Capella embeds product metadata in the TIFF tags of its SLC GeoTIFF files[^1]; this package provides utilities for reading and working with that metadata based on the Capella Product Specification version 1.8. Note that the JSON can be parsed with Python's built-in json module; however, this package provides typed models with validation and descriptions for each field for easier integration with other SAR processing libraries.
Additionally, this package includes an ISCE3 adapter via the adapters.isce3 subpackage for working with the ISCE3 processing library.
Example datasets can be found on the Capella Open Data catalog.
[^1]: To work with other formats, such as CPHD and SICD, the sarpy library is recommended.
Installation
pip install capella-reader
Quick Start
from capella_reader import CapellaSLC
# Load a Capella SLC GeoTIFF
slc = CapellaSLC.from_file("tests/data/CAPELLA_C14_SM_SLC_HH_20240626150051_20240626150055.tif")
# Access metadata
print(slc.shape) # (rows, cols)
print(slc.meta.collect.platform) # 'capella-14'
print(slc.meta.collect.image.center_pixel.incidence_angle)
Loading Metadata from JSON
You can also load metadata directly from extended metadata JSON files:
from pathlib import Path
from capella_reader import CapellaSLC, CapellaSLCMetadata
md_file = "CAPELLA_C13_SP_SLC_HH_20241126045307_20241126045346_extended.json"
slc = CapellaSLC.from_file(md_file)
# Or from a Python dict
import json
data = json.loads(Path(md_file).read_text())
meta = CapellaSLCMetadata.model_validate(data)

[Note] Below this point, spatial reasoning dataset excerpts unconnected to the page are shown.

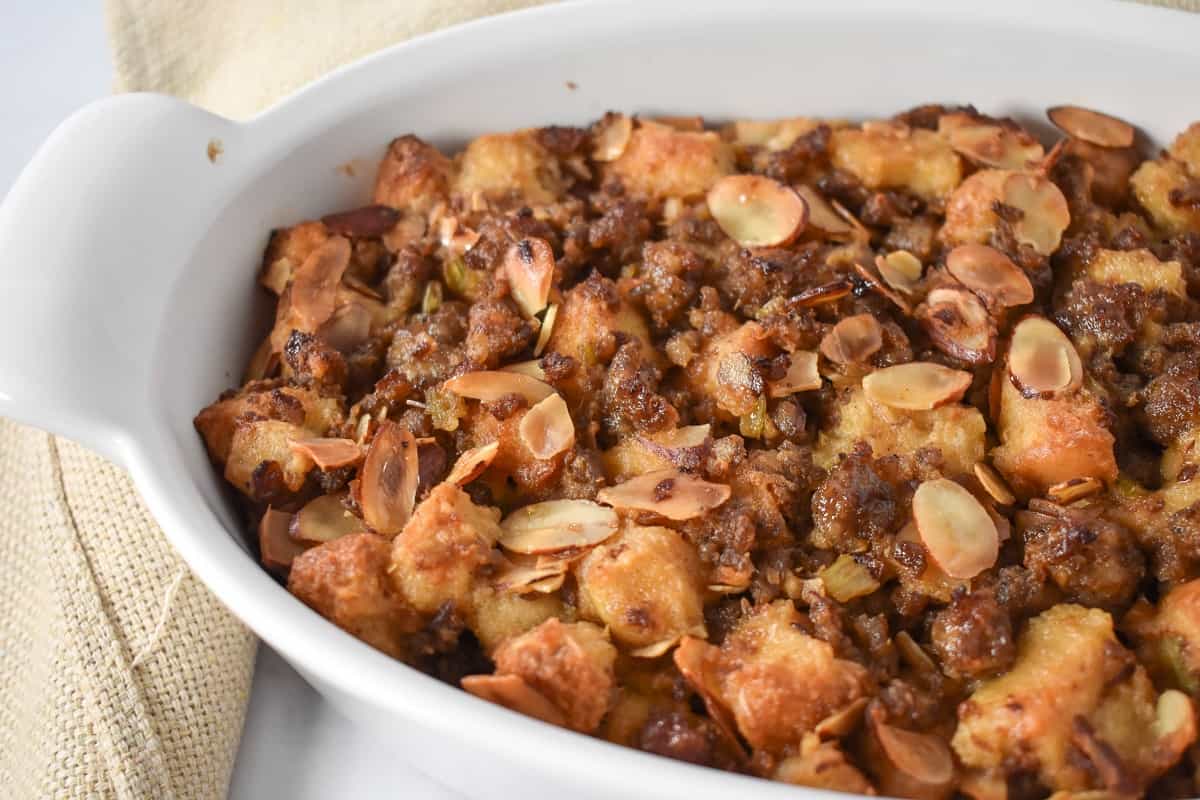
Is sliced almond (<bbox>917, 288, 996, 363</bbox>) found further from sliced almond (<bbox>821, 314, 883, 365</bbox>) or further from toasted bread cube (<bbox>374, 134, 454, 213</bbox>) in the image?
toasted bread cube (<bbox>374, 134, 454, 213</bbox>)

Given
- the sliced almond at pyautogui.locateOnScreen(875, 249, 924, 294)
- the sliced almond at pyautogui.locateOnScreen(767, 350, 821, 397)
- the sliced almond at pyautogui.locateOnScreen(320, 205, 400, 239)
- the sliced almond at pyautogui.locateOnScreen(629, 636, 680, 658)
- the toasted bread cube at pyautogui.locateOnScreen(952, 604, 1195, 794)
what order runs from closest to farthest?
the toasted bread cube at pyautogui.locateOnScreen(952, 604, 1195, 794)
the sliced almond at pyautogui.locateOnScreen(629, 636, 680, 658)
the sliced almond at pyautogui.locateOnScreen(767, 350, 821, 397)
the sliced almond at pyautogui.locateOnScreen(875, 249, 924, 294)
the sliced almond at pyautogui.locateOnScreen(320, 205, 400, 239)

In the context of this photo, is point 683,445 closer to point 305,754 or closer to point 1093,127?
point 305,754

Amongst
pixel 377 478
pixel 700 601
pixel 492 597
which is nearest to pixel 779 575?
pixel 700 601

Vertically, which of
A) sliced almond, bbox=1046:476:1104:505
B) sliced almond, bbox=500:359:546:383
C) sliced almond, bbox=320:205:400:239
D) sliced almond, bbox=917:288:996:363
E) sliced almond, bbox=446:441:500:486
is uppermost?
sliced almond, bbox=917:288:996:363

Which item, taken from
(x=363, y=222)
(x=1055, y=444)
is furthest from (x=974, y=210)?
(x=363, y=222)

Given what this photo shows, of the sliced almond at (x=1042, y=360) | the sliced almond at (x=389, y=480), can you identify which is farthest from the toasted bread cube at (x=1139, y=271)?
the sliced almond at (x=389, y=480)

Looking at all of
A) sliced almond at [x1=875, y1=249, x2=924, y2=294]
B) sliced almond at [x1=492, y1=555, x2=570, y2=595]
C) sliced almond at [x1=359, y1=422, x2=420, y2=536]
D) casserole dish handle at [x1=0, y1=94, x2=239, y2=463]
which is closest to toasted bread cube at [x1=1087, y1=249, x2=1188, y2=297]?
sliced almond at [x1=875, y1=249, x2=924, y2=294]

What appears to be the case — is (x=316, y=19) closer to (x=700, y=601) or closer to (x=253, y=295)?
(x=253, y=295)
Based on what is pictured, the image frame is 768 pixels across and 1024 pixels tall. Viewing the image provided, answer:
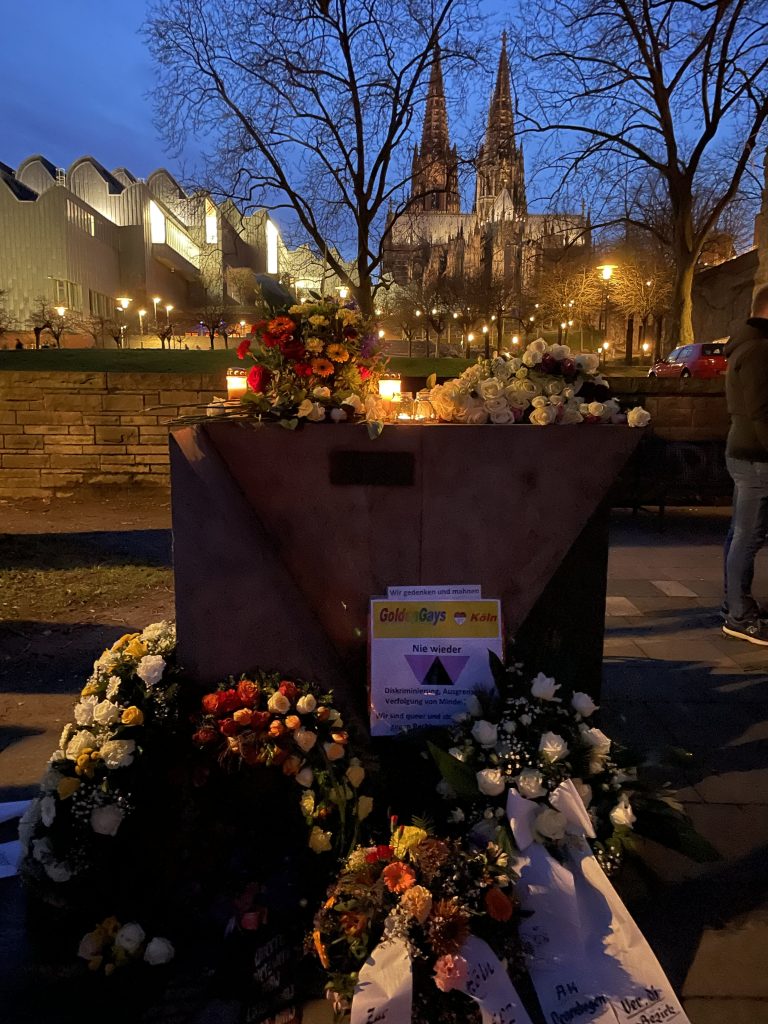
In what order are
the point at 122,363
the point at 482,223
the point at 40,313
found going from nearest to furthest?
the point at 122,363 < the point at 40,313 < the point at 482,223

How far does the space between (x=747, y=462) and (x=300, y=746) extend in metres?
3.48

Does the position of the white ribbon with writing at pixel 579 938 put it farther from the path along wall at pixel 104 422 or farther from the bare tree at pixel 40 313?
the bare tree at pixel 40 313

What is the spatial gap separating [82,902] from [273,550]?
1178mm

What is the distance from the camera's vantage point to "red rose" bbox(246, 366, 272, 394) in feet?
8.73

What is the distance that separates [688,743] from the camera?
333cm

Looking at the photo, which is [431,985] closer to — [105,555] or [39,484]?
[105,555]

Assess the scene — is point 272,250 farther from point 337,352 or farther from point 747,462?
point 337,352

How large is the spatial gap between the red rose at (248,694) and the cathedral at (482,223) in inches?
663

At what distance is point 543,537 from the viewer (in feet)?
8.45

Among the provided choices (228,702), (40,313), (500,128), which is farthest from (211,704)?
(40,313)

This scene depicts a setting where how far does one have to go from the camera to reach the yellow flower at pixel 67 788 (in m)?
2.15

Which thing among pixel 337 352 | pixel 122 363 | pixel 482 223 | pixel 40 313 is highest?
pixel 482 223

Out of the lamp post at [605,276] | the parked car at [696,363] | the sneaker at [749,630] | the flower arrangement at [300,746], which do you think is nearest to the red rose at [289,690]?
the flower arrangement at [300,746]

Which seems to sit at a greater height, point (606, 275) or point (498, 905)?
point (606, 275)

# Round-trip: dump back to JSON
json_str = meta.model_dump_json(indent=2)
Remote Files
With the optional fsspec dependency, you can read directly from URLs:
pip install capella-reader[fsspec]
capella-reader bounds https://capella-open-data.s3.amazonaws.com/data/2025/5/6/CAPELLA_C13_SP_SLC_HH_20250506043806_20250506043816/CAPELLA_C13_SP_SLC_HH_20250506043806_20250506043816.tif
# -121.92123 37.27596 -121.81966 37.36195
# Or from python:
slc = CapellaSLC.from_file("https://capella-open-data.s3.amazonaws.com/.../file.tif")
Examples
The docs/examples/ directory contains visualization scripts demonstrating orbit and image footprint analysis:
Orbit Visualization
# Combined map with orbit track and image footprint
python examples/orbit_footprint_map.py
See docs/examples/README.md for installation requirements and details.
ISCE3 Integration
For users working with ISCE3, conversion utilities are available in the adapters.isce3 subpackage:
from capella_reader import CapellaSLC
from capella_reader import adapters
slc = CapellaSLC.from_file("path/to/slc.tif")
# Convert to ISCE3 data structures
radar_grid = adapters.isce3.get_radar_grid(slc)
orbit = adapters.isce3.get_orbit(slc)
doppler_poly = adapters.isce3.get_doppler_poly(slc)
doppler_lut = adapters.isce3.get_doppler_lut2d(slc)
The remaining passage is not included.